Reading passage:
--

1. Chartroose from Bloody Hell, It’s a Book Barrage!  – I have no clue how she found my blog, but somehow she did, commented, and I’ve been reading and loving her ever since.

2. Lisa at Books on the Brain - Lisa was the first book blog I found when I started doing this in January, and it still reamins one of my favorites.  She writes great reviews and has similar taste to my own.

3.  Eva at A Striped Armchair - Eva’s reviews are incredibly thorough and insightful.  She always introduces me to books I’d never have heard of otherwise, and even though she gets upset over my hatred for Jane Austen, I know that deep down she is ok with it and loves me anyway. ;)

4. Girls Just Reading - These three ladies write fabulous reviews, and they usually write about either books I’ve already read or books I’m interested in for future reading.  Plus, I just love the idea of teaming up to do a book blog with some friends!

5. Becky at Becky’s Book Reviews - This girl reads crazy amounts of books, and reviews all of them.  Seriously, she posts at least once a day, sometimes up to 3 or 4 times in a day, and the books she reviews ALWAYS sound interesting to me.  She’s introduced me to a lot of YA books, and I previously didn’t have much of an interest in that genre.

--

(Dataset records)
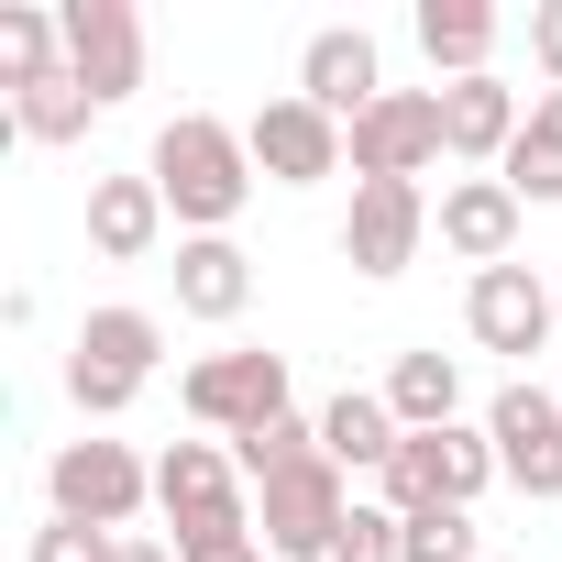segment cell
Masks as SVG:
<instances>
[{"label": "cell", "instance_id": "cell-1", "mask_svg": "<svg viewBox=\"0 0 562 562\" xmlns=\"http://www.w3.org/2000/svg\"><path fill=\"white\" fill-rule=\"evenodd\" d=\"M144 177L166 188L177 232L199 243V232H232V221H243V199H254V144H243V122H221V111H177V122L155 133Z\"/></svg>", "mask_w": 562, "mask_h": 562}, {"label": "cell", "instance_id": "cell-2", "mask_svg": "<svg viewBox=\"0 0 562 562\" xmlns=\"http://www.w3.org/2000/svg\"><path fill=\"white\" fill-rule=\"evenodd\" d=\"M375 485H386L375 507L430 518V507H474V496H485V485H507V474H496V441H485L474 419H452V430H408V441H397V463H386Z\"/></svg>", "mask_w": 562, "mask_h": 562}, {"label": "cell", "instance_id": "cell-3", "mask_svg": "<svg viewBox=\"0 0 562 562\" xmlns=\"http://www.w3.org/2000/svg\"><path fill=\"white\" fill-rule=\"evenodd\" d=\"M155 353H166V321L155 310H89L78 321V353H67V397L89 419H122L155 386Z\"/></svg>", "mask_w": 562, "mask_h": 562}, {"label": "cell", "instance_id": "cell-4", "mask_svg": "<svg viewBox=\"0 0 562 562\" xmlns=\"http://www.w3.org/2000/svg\"><path fill=\"white\" fill-rule=\"evenodd\" d=\"M342 518H353V496H342V463L331 452H310V463L276 474V485H254V529H265L276 562H331Z\"/></svg>", "mask_w": 562, "mask_h": 562}, {"label": "cell", "instance_id": "cell-5", "mask_svg": "<svg viewBox=\"0 0 562 562\" xmlns=\"http://www.w3.org/2000/svg\"><path fill=\"white\" fill-rule=\"evenodd\" d=\"M45 496H56V518H78V529H133V507L155 496V463H133V441H56V463H45Z\"/></svg>", "mask_w": 562, "mask_h": 562}, {"label": "cell", "instance_id": "cell-6", "mask_svg": "<svg viewBox=\"0 0 562 562\" xmlns=\"http://www.w3.org/2000/svg\"><path fill=\"white\" fill-rule=\"evenodd\" d=\"M188 419L199 430H221V441H254L265 419H288V353H265V342H243V353H210V364H188Z\"/></svg>", "mask_w": 562, "mask_h": 562}, {"label": "cell", "instance_id": "cell-7", "mask_svg": "<svg viewBox=\"0 0 562 562\" xmlns=\"http://www.w3.org/2000/svg\"><path fill=\"white\" fill-rule=\"evenodd\" d=\"M155 507L177 518V551H188V540H232V529H254L243 463H232L221 441H177V452L155 463Z\"/></svg>", "mask_w": 562, "mask_h": 562}, {"label": "cell", "instance_id": "cell-8", "mask_svg": "<svg viewBox=\"0 0 562 562\" xmlns=\"http://www.w3.org/2000/svg\"><path fill=\"white\" fill-rule=\"evenodd\" d=\"M430 188H408V177H353V210H342V265L353 276H408L419 265V243H430Z\"/></svg>", "mask_w": 562, "mask_h": 562}, {"label": "cell", "instance_id": "cell-9", "mask_svg": "<svg viewBox=\"0 0 562 562\" xmlns=\"http://www.w3.org/2000/svg\"><path fill=\"white\" fill-rule=\"evenodd\" d=\"M243 144H254V177H276V188H321V177L353 166L342 122H331L321 100H299V89H276V100L243 122Z\"/></svg>", "mask_w": 562, "mask_h": 562}, {"label": "cell", "instance_id": "cell-10", "mask_svg": "<svg viewBox=\"0 0 562 562\" xmlns=\"http://www.w3.org/2000/svg\"><path fill=\"white\" fill-rule=\"evenodd\" d=\"M56 23H67V78L100 111H122L144 89V12L133 0H56Z\"/></svg>", "mask_w": 562, "mask_h": 562}, {"label": "cell", "instance_id": "cell-11", "mask_svg": "<svg viewBox=\"0 0 562 562\" xmlns=\"http://www.w3.org/2000/svg\"><path fill=\"white\" fill-rule=\"evenodd\" d=\"M485 441H496V474L518 485V496H562V397L551 386H496V408H485Z\"/></svg>", "mask_w": 562, "mask_h": 562}, {"label": "cell", "instance_id": "cell-12", "mask_svg": "<svg viewBox=\"0 0 562 562\" xmlns=\"http://www.w3.org/2000/svg\"><path fill=\"white\" fill-rule=\"evenodd\" d=\"M342 144H353V177H408V188H419V177L452 155V144H441V89H386Z\"/></svg>", "mask_w": 562, "mask_h": 562}, {"label": "cell", "instance_id": "cell-13", "mask_svg": "<svg viewBox=\"0 0 562 562\" xmlns=\"http://www.w3.org/2000/svg\"><path fill=\"white\" fill-rule=\"evenodd\" d=\"M463 331H474L485 353H518V364H529V353L562 331V288H540L529 265H485L474 288H463Z\"/></svg>", "mask_w": 562, "mask_h": 562}, {"label": "cell", "instance_id": "cell-14", "mask_svg": "<svg viewBox=\"0 0 562 562\" xmlns=\"http://www.w3.org/2000/svg\"><path fill=\"white\" fill-rule=\"evenodd\" d=\"M299 100H321L342 133L386 100V56H375V34L364 23H321L310 45H299Z\"/></svg>", "mask_w": 562, "mask_h": 562}, {"label": "cell", "instance_id": "cell-15", "mask_svg": "<svg viewBox=\"0 0 562 562\" xmlns=\"http://www.w3.org/2000/svg\"><path fill=\"white\" fill-rule=\"evenodd\" d=\"M518 221H529V199H518L507 177H452L441 210H430L441 254H463L474 276H485V265H518Z\"/></svg>", "mask_w": 562, "mask_h": 562}, {"label": "cell", "instance_id": "cell-16", "mask_svg": "<svg viewBox=\"0 0 562 562\" xmlns=\"http://www.w3.org/2000/svg\"><path fill=\"white\" fill-rule=\"evenodd\" d=\"M529 133V100L507 89V78H452L441 89V144H452V166H507V144Z\"/></svg>", "mask_w": 562, "mask_h": 562}, {"label": "cell", "instance_id": "cell-17", "mask_svg": "<svg viewBox=\"0 0 562 562\" xmlns=\"http://www.w3.org/2000/svg\"><path fill=\"white\" fill-rule=\"evenodd\" d=\"M166 188L155 177H89V254H111V265H144L155 243H166Z\"/></svg>", "mask_w": 562, "mask_h": 562}, {"label": "cell", "instance_id": "cell-18", "mask_svg": "<svg viewBox=\"0 0 562 562\" xmlns=\"http://www.w3.org/2000/svg\"><path fill=\"white\" fill-rule=\"evenodd\" d=\"M177 310H188V321H243V310H254V254H243L232 232L177 243Z\"/></svg>", "mask_w": 562, "mask_h": 562}, {"label": "cell", "instance_id": "cell-19", "mask_svg": "<svg viewBox=\"0 0 562 562\" xmlns=\"http://www.w3.org/2000/svg\"><path fill=\"white\" fill-rule=\"evenodd\" d=\"M408 34H419V56L441 67V89H452V78H496V67H485V56H496V12H485V0H419Z\"/></svg>", "mask_w": 562, "mask_h": 562}, {"label": "cell", "instance_id": "cell-20", "mask_svg": "<svg viewBox=\"0 0 562 562\" xmlns=\"http://www.w3.org/2000/svg\"><path fill=\"white\" fill-rule=\"evenodd\" d=\"M397 441H408V430H397V408H386L375 386H342V397L321 408V452H331L342 474H386Z\"/></svg>", "mask_w": 562, "mask_h": 562}, {"label": "cell", "instance_id": "cell-21", "mask_svg": "<svg viewBox=\"0 0 562 562\" xmlns=\"http://www.w3.org/2000/svg\"><path fill=\"white\" fill-rule=\"evenodd\" d=\"M375 397L397 408V430H452V419H463V364H452V353H397Z\"/></svg>", "mask_w": 562, "mask_h": 562}, {"label": "cell", "instance_id": "cell-22", "mask_svg": "<svg viewBox=\"0 0 562 562\" xmlns=\"http://www.w3.org/2000/svg\"><path fill=\"white\" fill-rule=\"evenodd\" d=\"M56 67H67V23L45 12V0H0V89L23 100V89H45Z\"/></svg>", "mask_w": 562, "mask_h": 562}, {"label": "cell", "instance_id": "cell-23", "mask_svg": "<svg viewBox=\"0 0 562 562\" xmlns=\"http://www.w3.org/2000/svg\"><path fill=\"white\" fill-rule=\"evenodd\" d=\"M496 177H507L529 210H551V199H562V89H540V100H529V133L507 144V166H496Z\"/></svg>", "mask_w": 562, "mask_h": 562}, {"label": "cell", "instance_id": "cell-24", "mask_svg": "<svg viewBox=\"0 0 562 562\" xmlns=\"http://www.w3.org/2000/svg\"><path fill=\"white\" fill-rule=\"evenodd\" d=\"M89 122H100V100H89L67 67H56L45 89H23V100H12V133H23V144H78Z\"/></svg>", "mask_w": 562, "mask_h": 562}, {"label": "cell", "instance_id": "cell-25", "mask_svg": "<svg viewBox=\"0 0 562 562\" xmlns=\"http://www.w3.org/2000/svg\"><path fill=\"white\" fill-rule=\"evenodd\" d=\"M310 452H321V419H299V408H288V419H265L254 441H232L243 485H276V474H288V463H310Z\"/></svg>", "mask_w": 562, "mask_h": 562}, {"label": "cell", "instance_id": "cell-26", "mask_svg": "<svg viewBox=\"0 0 562 562\" xmlns=\"http://www.w3.org/2000/svg\"><path fill=\"white\" fill-rule=\"evenodd\" d=\"M408 562H485L474 507H430V518H408Z\"/></svg>", "mask_w": 562, "mask_h": 562}, {"label": "cell", "instance_id": "cell-27", "mask_svg": "<svg viewBox=\"0 0 562 562\" xmlns=\"http://www.w3.org/2000/svg\"><path fill=\"white\" fill-rule=\"evenodd\" d=\"M331 562H408V518L397 507H353L342 540H331Z\"/></svg>", "mask_w": 562, "mask_h": 562}, {"label": "cell", "instance_id": "cell-28", "mask_svg": "<svg viewBox=\"0 0 562 562\" xmlns=\"http://www.w3.org/2000/svg\"><path fill=\"white\" fill-rule=\"evenodd\" d=\"M23 562H122V540H111V529H78V518H45Z\"/></svg>", "mask_w": 562, "mask_h": 562}, {"label": "cell", "instance_id": "cell-29", "mask_svg": "<svg viewBox=\"0 0 562 562\" xmlns=\"http://www.w3.org/2000/svg\"><path fill=\"white\" fill-rule=\"evenodd\" d=\"M529 56H540V78L562 89V0H529Z\"/></svg>", "mask_w": 562, "mask_h": 562}, {"label": "cell", "instance_id": "cell-30", "mask_svg": "<svg viewBox=\"0 0 562 562\" xmlns=\"http://www.w3.org/2000/svg\"><path fill=\"white\" fill-rule=\"evenodd\" d=\"M122 562H177V540H133L122 529Z\"/></svg>", "mask_w": 562, "mask_h": 562}, {"label": "cell", "instance_id": "cell-31", "mask_svg": "<svg viewBox=\"0 0 562 562\" xmlns=\"http://www.w3.org/2000/svg\"><path fill=\"white\" fill-rule=\"evenodd\" d=\"M254 562H276V551H254Z\"/></svg>", "mask_w": 562, "mask_h": 562}]
</instances>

--

Your objective:
In the list of favorite book blogs, which blog was the first one the writer found?

Solution to the exercise:
Lisa's blog, Books on the Brain.